Material for this exercise:

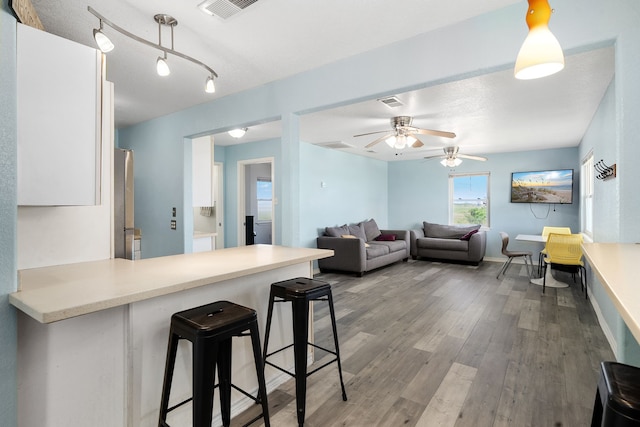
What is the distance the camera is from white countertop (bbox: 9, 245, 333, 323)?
1151 millimetres

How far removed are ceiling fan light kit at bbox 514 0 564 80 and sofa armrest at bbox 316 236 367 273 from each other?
4.36m

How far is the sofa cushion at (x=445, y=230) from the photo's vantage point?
707cm

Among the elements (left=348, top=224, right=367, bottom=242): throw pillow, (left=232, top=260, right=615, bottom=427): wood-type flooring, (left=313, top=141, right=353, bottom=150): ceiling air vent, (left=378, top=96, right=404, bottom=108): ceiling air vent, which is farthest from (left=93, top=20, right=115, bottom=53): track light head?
(left=348, top=224, right=367, bottom=242): throw pillow

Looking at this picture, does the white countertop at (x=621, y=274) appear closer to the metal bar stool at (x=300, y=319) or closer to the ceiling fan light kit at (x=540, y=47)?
the ceiling fan light kit at (x=540, y=47)

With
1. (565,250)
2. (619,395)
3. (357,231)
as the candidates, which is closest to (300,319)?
(619,395)

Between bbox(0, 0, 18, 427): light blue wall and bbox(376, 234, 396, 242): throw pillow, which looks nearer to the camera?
bbox(0, 0, 18, 427): light blue wall

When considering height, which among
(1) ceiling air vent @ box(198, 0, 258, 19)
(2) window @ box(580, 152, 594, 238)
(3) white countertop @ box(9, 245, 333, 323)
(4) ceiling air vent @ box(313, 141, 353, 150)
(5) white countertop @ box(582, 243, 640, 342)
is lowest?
(3) white countertop @ box(9, 245, 333, 323)

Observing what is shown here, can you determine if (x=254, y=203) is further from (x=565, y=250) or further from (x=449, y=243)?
(x=565, y=250)

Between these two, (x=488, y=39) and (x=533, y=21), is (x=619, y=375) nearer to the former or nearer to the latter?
(x=533, y=21)

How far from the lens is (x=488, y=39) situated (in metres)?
1.98

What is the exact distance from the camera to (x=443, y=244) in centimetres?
678

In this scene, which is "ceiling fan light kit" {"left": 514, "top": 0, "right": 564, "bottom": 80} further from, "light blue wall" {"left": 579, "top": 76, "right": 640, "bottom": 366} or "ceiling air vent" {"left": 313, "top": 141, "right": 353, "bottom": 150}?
"ceiling air vent" {"left": 313, "top": 141, "right": 353, "bottom": 150}

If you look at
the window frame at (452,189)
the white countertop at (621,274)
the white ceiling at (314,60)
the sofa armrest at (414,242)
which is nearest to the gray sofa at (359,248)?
the sofa armrest at (414,242)

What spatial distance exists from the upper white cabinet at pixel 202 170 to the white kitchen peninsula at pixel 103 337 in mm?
2400
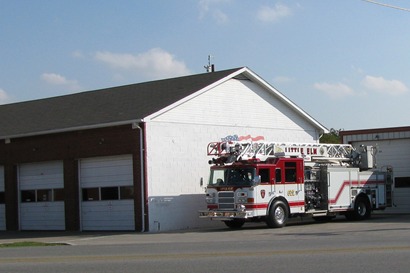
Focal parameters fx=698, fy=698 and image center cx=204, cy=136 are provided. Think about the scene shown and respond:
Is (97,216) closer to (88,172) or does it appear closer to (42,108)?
(88,172)

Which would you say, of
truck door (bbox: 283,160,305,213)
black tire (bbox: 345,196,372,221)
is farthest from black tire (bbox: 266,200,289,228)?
black tire (bbox: 345,196,372,221)

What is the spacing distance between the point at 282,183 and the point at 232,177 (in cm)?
194

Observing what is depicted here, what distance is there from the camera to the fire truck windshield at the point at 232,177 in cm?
2591

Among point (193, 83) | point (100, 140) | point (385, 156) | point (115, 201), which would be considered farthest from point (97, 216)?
point (385, 156)

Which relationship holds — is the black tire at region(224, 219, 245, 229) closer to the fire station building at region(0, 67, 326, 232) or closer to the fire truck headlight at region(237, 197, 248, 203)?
the fire station building at region(0, 67, 326, 232)

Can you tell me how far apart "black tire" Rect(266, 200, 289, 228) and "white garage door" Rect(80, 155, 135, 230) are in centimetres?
579

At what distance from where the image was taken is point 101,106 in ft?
107

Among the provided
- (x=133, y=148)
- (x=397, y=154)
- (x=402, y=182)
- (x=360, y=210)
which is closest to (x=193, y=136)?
(x=133, y=148)

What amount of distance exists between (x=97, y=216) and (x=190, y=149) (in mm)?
4864

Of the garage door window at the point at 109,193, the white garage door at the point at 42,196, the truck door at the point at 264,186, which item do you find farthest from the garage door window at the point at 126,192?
the truck door at the point at 264,186

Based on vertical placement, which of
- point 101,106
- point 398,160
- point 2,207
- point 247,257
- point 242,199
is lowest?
point 247,257

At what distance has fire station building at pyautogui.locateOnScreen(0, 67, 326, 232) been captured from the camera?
1105 inches

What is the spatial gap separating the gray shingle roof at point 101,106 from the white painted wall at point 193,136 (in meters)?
0.80

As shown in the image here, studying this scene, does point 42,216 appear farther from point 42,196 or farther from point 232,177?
point 232,177
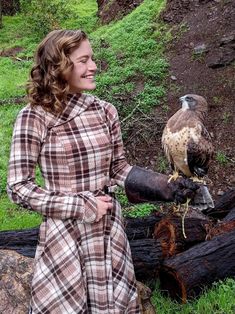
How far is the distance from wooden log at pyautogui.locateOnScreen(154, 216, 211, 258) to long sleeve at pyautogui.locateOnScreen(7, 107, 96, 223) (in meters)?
2.40

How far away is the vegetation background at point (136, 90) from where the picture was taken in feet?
16.2

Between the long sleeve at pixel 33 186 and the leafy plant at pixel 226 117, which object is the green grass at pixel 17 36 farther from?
the long sleeve at pixel 33 186

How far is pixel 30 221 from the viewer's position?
6.94 m

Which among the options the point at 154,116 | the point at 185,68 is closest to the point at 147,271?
the point at 154,116

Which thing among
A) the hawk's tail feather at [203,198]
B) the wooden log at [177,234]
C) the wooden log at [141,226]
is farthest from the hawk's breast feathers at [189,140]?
the wooden log at [141,226]

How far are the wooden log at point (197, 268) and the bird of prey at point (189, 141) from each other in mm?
1293

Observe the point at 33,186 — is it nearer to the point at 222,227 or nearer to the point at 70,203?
the point at 70,203

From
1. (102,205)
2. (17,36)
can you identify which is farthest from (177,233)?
(17,36)

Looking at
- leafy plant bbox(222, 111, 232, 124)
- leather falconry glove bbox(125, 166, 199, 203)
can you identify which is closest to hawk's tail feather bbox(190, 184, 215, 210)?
leather falconry glove bbox(125, 166, 199, 203)

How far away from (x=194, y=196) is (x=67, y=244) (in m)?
0.88

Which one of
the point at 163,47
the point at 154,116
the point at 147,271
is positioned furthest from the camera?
the point at 163,47

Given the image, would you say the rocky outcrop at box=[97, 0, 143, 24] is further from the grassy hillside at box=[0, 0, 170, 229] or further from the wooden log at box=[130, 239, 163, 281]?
the wooden log at box=[130, 239, 163, 281]

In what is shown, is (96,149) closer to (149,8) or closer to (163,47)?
(163,47)

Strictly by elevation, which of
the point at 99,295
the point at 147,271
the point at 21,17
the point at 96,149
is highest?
the point at 96,149
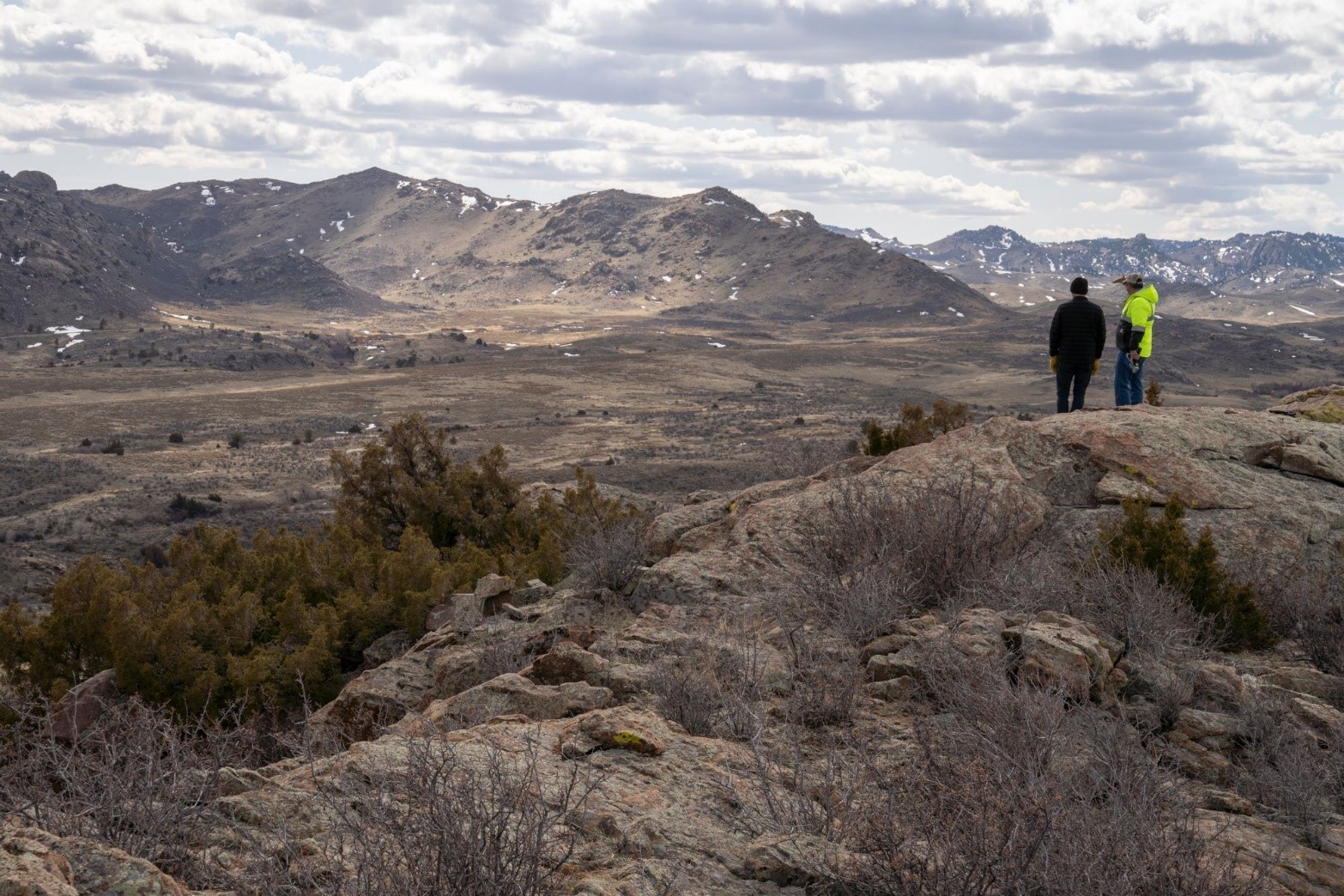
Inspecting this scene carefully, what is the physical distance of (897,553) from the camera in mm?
6801

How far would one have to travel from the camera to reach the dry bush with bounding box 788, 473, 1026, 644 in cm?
617

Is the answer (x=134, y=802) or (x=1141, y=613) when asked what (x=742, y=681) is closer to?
(x=1141, y=613)

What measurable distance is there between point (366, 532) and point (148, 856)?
1282cm

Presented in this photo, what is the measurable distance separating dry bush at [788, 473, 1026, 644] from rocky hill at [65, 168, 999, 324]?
408 feet

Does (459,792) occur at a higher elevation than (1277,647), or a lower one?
higher

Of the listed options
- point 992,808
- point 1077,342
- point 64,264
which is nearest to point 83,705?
point 992,808

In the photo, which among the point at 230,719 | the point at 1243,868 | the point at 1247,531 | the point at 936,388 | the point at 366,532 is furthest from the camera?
the point at 936,388

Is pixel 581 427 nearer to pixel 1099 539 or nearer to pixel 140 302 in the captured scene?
pixel 1099 539

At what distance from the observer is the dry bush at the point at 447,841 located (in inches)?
116

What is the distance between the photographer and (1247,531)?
8.16 meters

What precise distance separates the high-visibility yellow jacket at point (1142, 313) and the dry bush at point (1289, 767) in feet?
26.0

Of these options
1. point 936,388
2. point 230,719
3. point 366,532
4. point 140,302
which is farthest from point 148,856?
point 140,302

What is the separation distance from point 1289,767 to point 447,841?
328cm

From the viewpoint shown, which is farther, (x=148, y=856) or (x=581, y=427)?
(x=581, y=427)
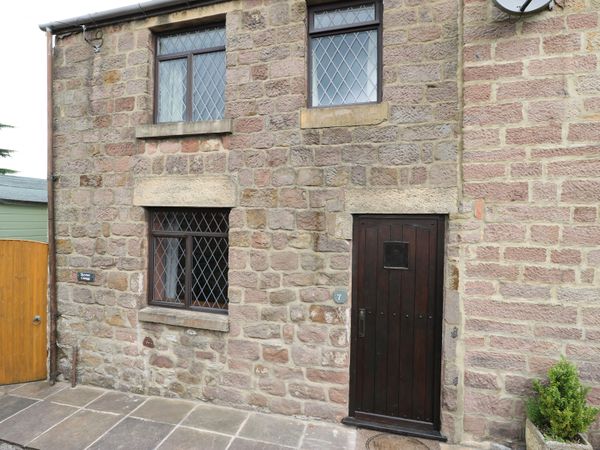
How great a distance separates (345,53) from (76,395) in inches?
203

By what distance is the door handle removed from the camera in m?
3.47

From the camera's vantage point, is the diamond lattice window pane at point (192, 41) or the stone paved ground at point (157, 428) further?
the diamond lattice window pane at point (192, 41)

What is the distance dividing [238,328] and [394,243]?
1.98 meters

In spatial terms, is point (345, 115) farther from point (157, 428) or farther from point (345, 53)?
point (157, 428)

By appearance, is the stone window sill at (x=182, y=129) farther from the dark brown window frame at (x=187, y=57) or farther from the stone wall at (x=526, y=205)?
the stone wall at (x=526, y=205)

Exercise directions: Print the rows above again word for word, from the line with "Observing what is depicted" to the line with "1105 inches", including both of those lines.

Response:
Observing what is depicted here, what distance is there from the camera to the fire truck windshield at the point at 232,177 in cm?
2591

Among point (193, 83) | point (100, 140) | point (385, 156) | point (115, 201), which would be considered farthest from point (97, 216)?
point (385, 156)

Which relationship holds — is the black tire at region(224, 219, 245, 229) closer to the fire station building at region(0, 67, 326, 232) or closer to the fire truck headlight at region(237, 197, 248, 203)?
the fire station building at region(0, 67, 326, 232)

Can you tell me how far apart "black tire" Rect(266, 200, 289, 228) and "white garage door" Rect(80, 155, 135, 230) are in centimetres?
579

At what distance from where the image was taken is point 101,106 in ft?
107

Among the provided
- (x=133, y=148)
- (x=397, y=154)
- (x=402, y=182)
- (x=360, y=210)
which is closest to (x=193, y=136)?
(x=133, y=148)

What amount of distance exists between (x=97, y=216) and (x=190, y=149) (in mm)?
4864

Of the garage door window at the point at 109,193, the white garage door at the point at 42,196, the truck door at the point at 264,186, which item do you find farthest from the garage door window at the point at 126,192?
the truck door at the point at 264,186

Based on vertical placement, which of
- point 101,106
- point 398,160
- point 2,207
- point 247,257
- point 242,199
is lowest?
point 247,257

At what distance has fire station building at pyautogui.locateOnScreen(0, 67, 326, 232) been captured from the camera?
1105 inches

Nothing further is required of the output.